J’ai presque envie de dire, heureusement, mais chez nous, il n’y a pas encore cette espèce de sous-culture qui pousse les jeunes à devenir célèbres. Et c’est tant mieux. Pourvu que ça dure. 

L’idée principale de notre système scolaire est qu’aucun enfant ne doit en sortir sans avoir un métier entre les mains.

Il est assez rare de voir des enfants et des adolescents traîner dans les rues. Ils se promènent et voient leurs amis bien sur mais généralement en journée et il est également très rare que les parents ne sachent pas où se trouvent exactement leurs enfants. On dit avec qui on sort et ou on sort, sinon on ne sort pas. Les sorties nocturnes sont prohibées au moins jusqu’à 18ans, autant pour des raisons d’éducation que pour des raisons légales. De la même manière, les enfants ne font pas de caprices pour un jouet ou une douceur dans les magasins, les lieux publics ainsi qu’à la maison. 

Les enfants, pour des raisons tenant autant à l’économie qu’à une certaine morale ambiante, ne quitte le foyer familial que pour se marier. Exception faite de ceux qui vont étudier en dehors de leur ville d’origine, ils logent généralement dans des foyers ou dans des familles qui louent des chambres aux étudiants, ce qui rassurent les parents et les enfants aussi.

Quid des pays étrangers et de l’immigration ? Après l’effondrement progressif du Bloc Soviétiques, les populations de l’Est ont eu envie de bouger et bien sur, les Roumains n’ont pas fait exception à la règle. Il faut savoir que sous Ceausescu, même les déplacements à l’Est étaient quasiment interdits. Pour aller en URSS ou en Chine, il fallait occuper de hautes fonctions au Parti ou être diplomate.

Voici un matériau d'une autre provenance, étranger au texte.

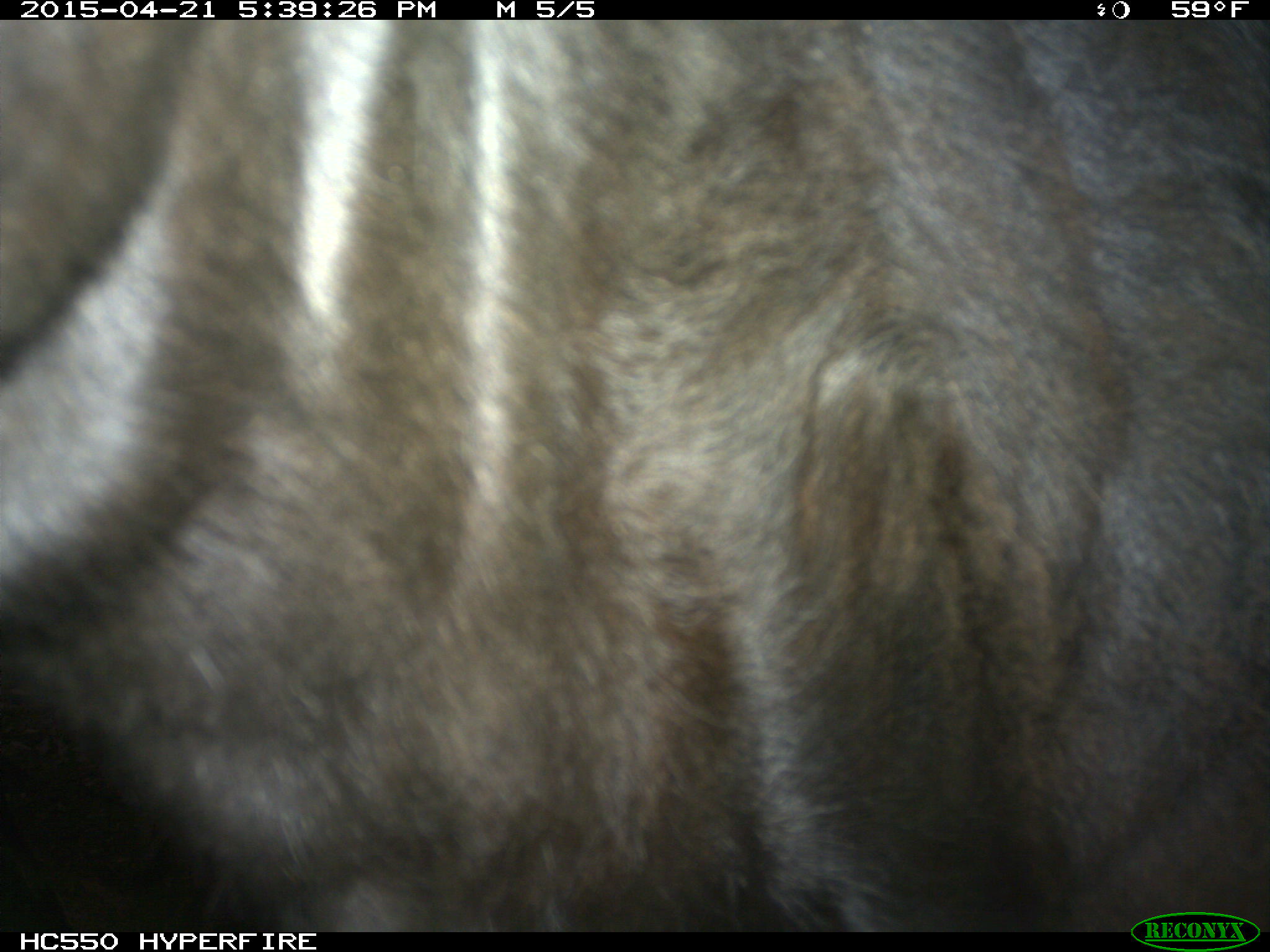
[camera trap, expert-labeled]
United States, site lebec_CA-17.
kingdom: Animalia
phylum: Chordata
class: Mammalia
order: Artiodactyla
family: Bovidae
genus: Bos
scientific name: Bos taurus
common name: domestic cow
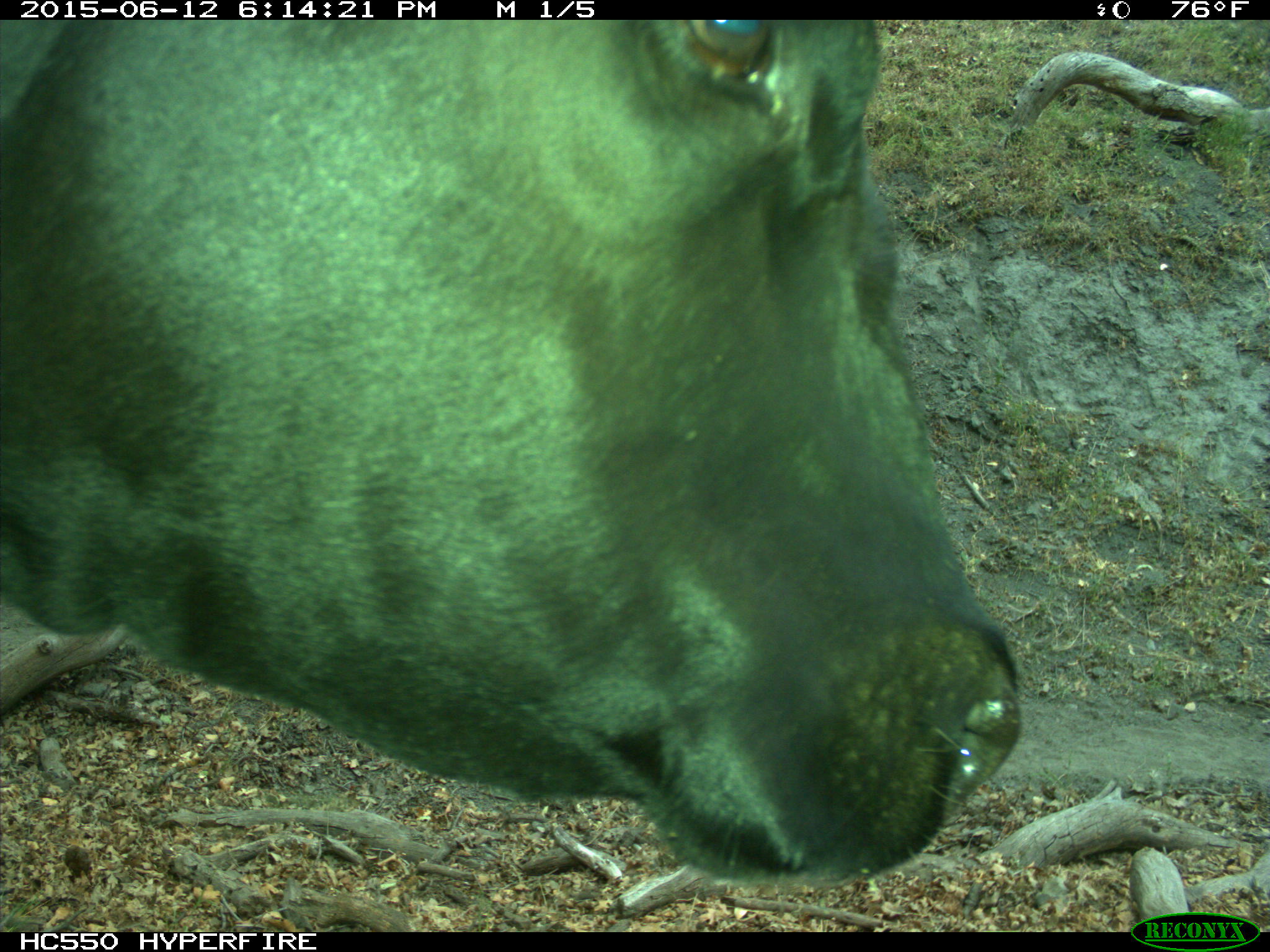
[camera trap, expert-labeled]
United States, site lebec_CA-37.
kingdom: Animalia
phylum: Chordata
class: Mammalia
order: Artiodactyla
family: Bovidae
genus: Bos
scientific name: Bos taurus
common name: domestic cow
Bos taurus (domestic cow).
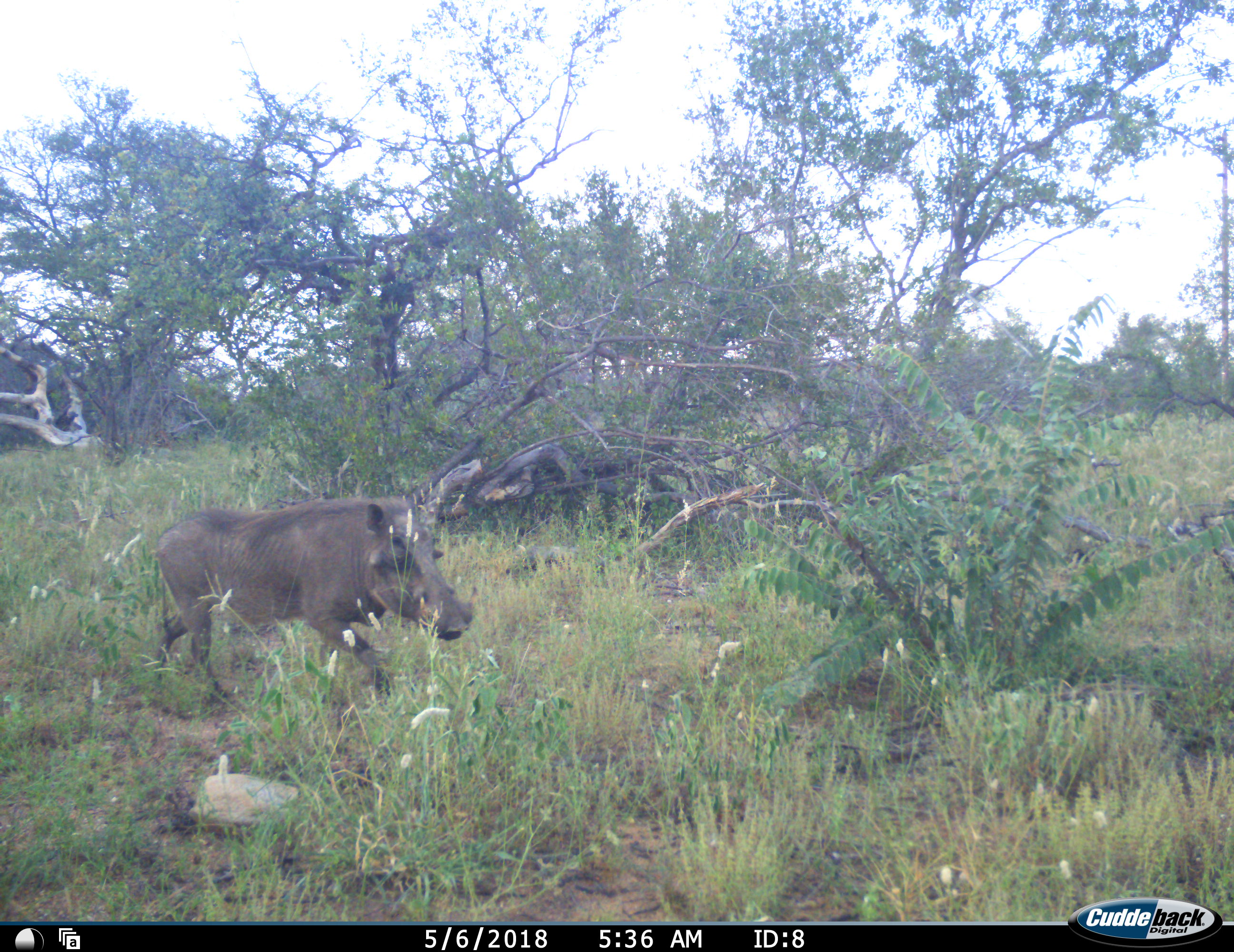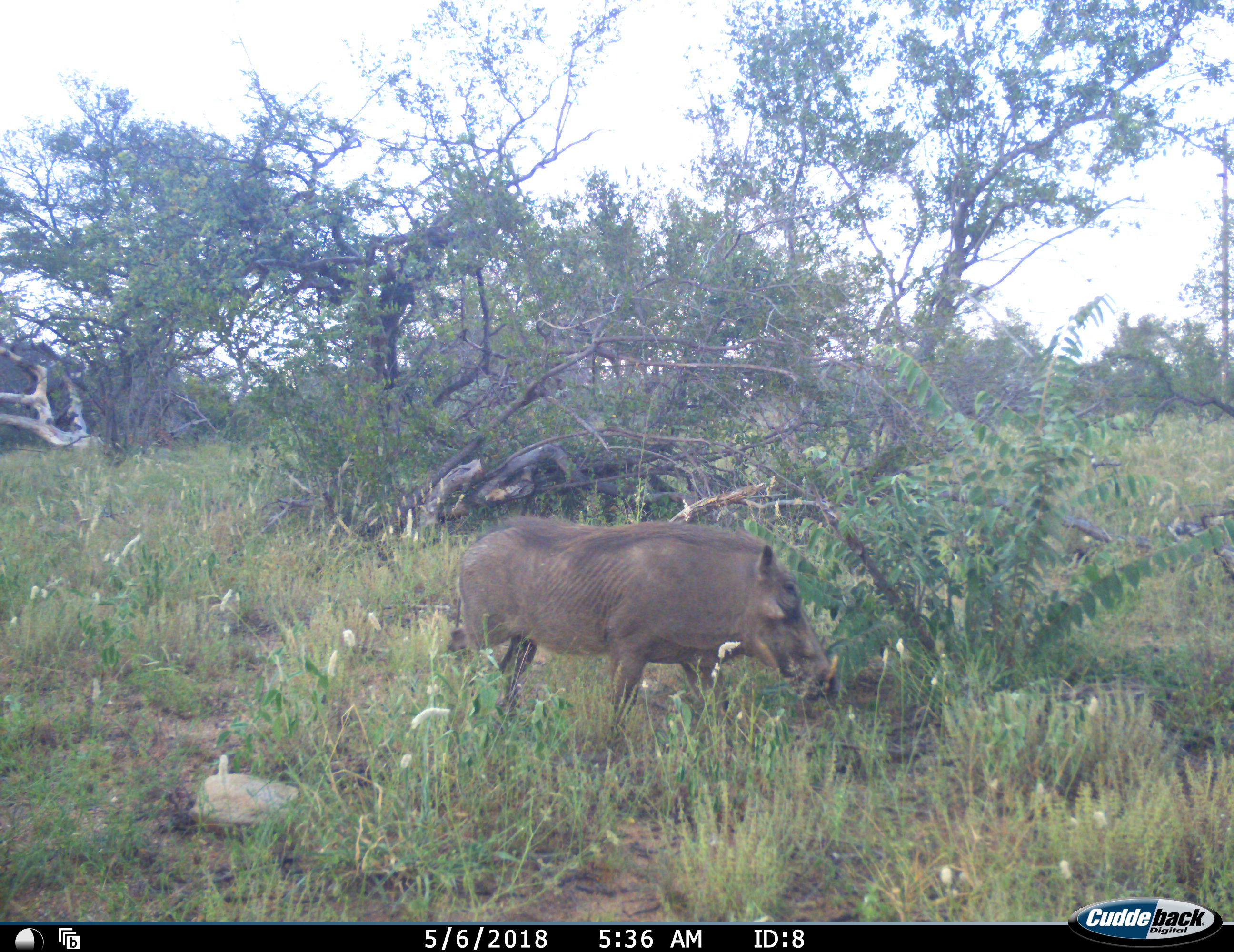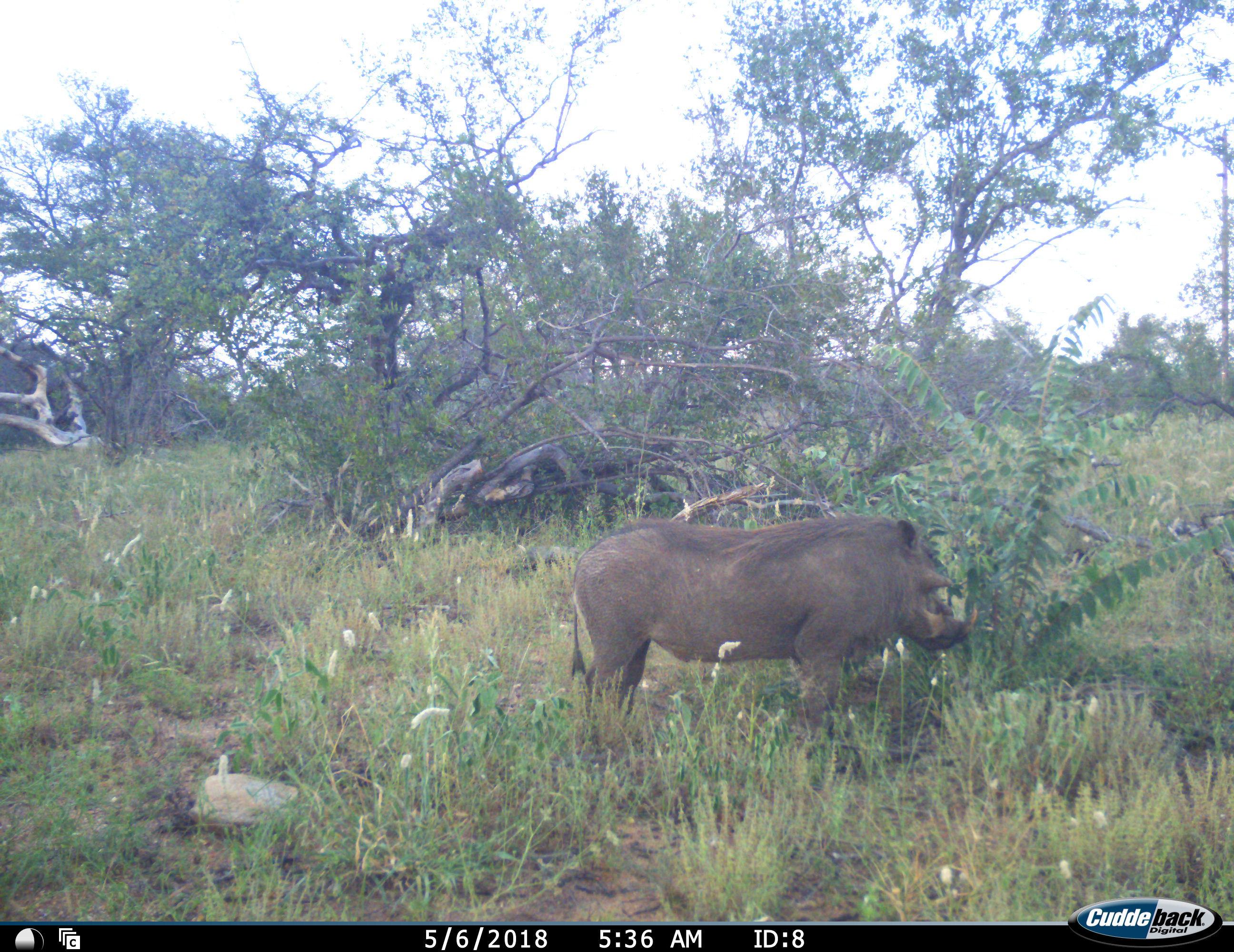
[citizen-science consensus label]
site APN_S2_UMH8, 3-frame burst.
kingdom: Animalia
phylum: Chordata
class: Mammalia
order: Artiodactyla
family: Suidae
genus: Phacochoerus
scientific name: Phacochoerus africanus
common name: warthog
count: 1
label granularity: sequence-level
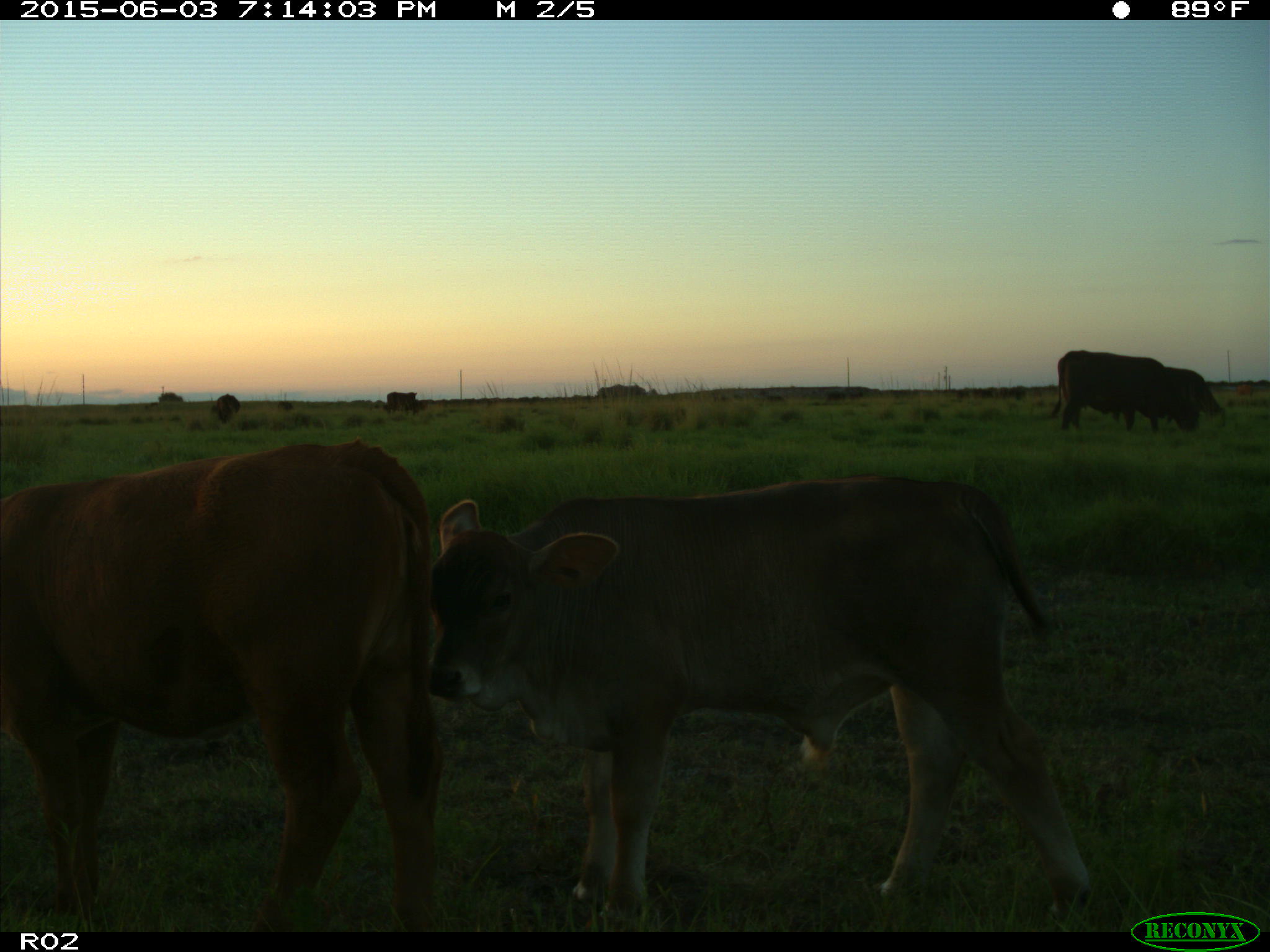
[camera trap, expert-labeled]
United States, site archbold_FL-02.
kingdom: Animalia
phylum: Chordata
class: Mammalia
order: Artiodactyla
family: Bovidae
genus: Bos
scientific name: Bos taurus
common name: domestic cow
Bos taurus (domestic cow).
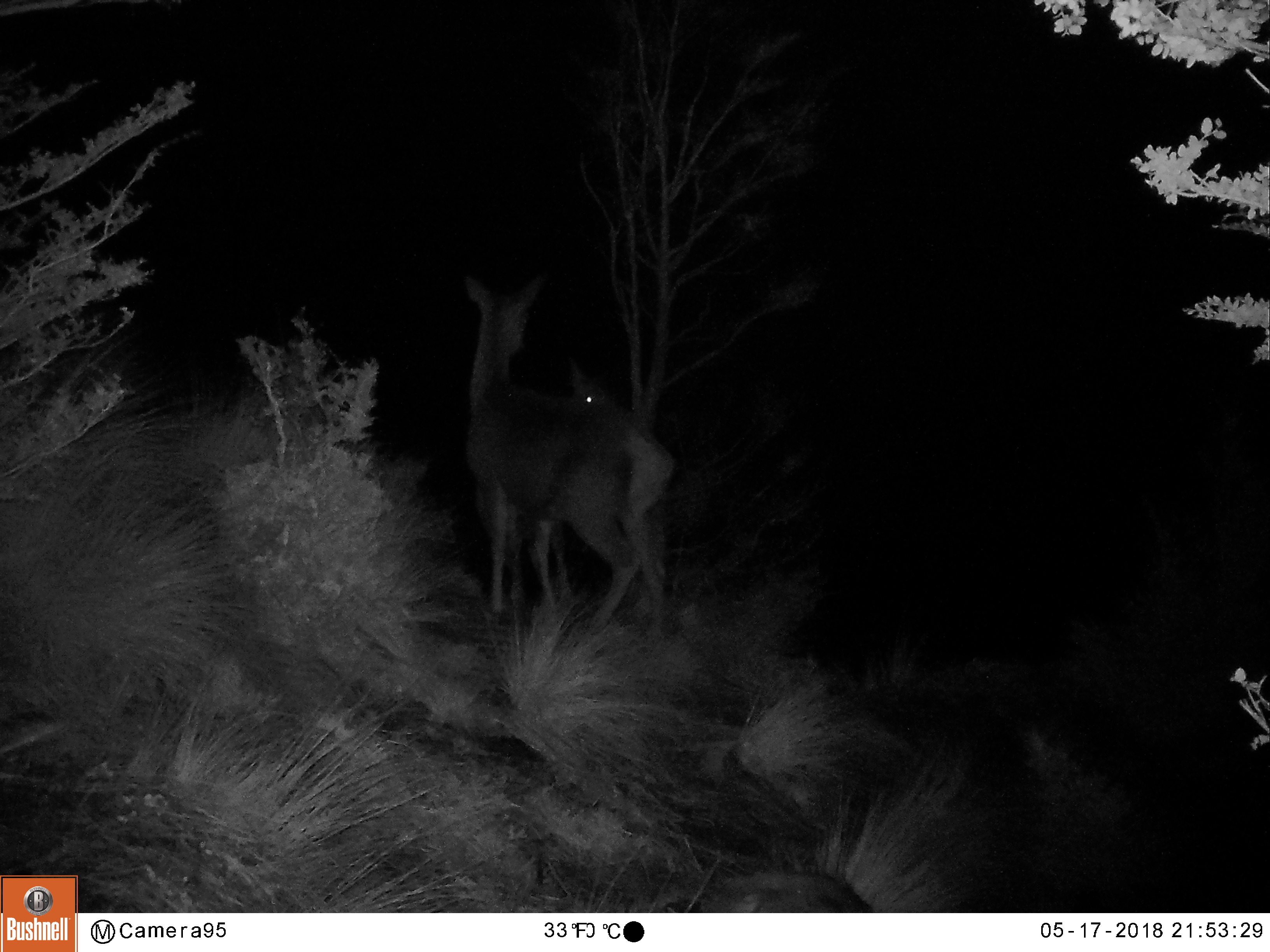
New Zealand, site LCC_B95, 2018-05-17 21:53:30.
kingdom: Animalia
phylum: Chordata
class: Mammalia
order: Artiodactyla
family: Cervidae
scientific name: Cervidae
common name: deer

Après 1989, l’une des principales destinations d’exode a été Israël. La communauté juive est estimée à environ 20-30% en Roumanie et certaines familles ont souffert de ne pas pouvoir pratiquer leur culte librement car les manifestations religieuses, la fréquentation des temples, étaient, bien entendu, prohibées. Partir en Israël, c’était pouvoir exercer son culte, vivre son judaïsme librement, tel qu’on le veut. Invoquant la loi du retour, un certain nombre de Roumains ont fait leur Alyah.

Autres destinations, qui me semble assez évidentes, les Etats-Unis et le Canada. Les ingénieurs, les médecins, les scientifiques ont fait valoir leurs diplômes et leurs compétences universitaires pour partir s’y installer. 

Enfin, la France, le Royaume-Uni et l’Allemagne. Les migrations de populations vers ses trois Etats ont augmenté à partir de 2004, quand la Roumanie ainsi que la Bulgarie sont entrées dans l’Union Européenne (mais pas encore dans l’espace Schenghen). La France n’est plus considérée par les Roumains souhaitant immigrer comme une Terre de Cocagne, notamment à cause du battage médiatique négatif qu’il y a eu ces derniers temps. De plus en plus de Roumains viennent en France pour moins de trois mois pour y travailler et reviennent ensuite en Roumanie. Mais c’est devenu plus rare qu’ils souhaitent s’y installer durablement.

Morale et éducation très bourgeoise, qui peut sembler très 19eme siècle pour des Français mais j’avoue que je n’y suis pas totalement défavorable, car la réussite scolaire, professionnelle et sociale reste le pilier le l’éducation.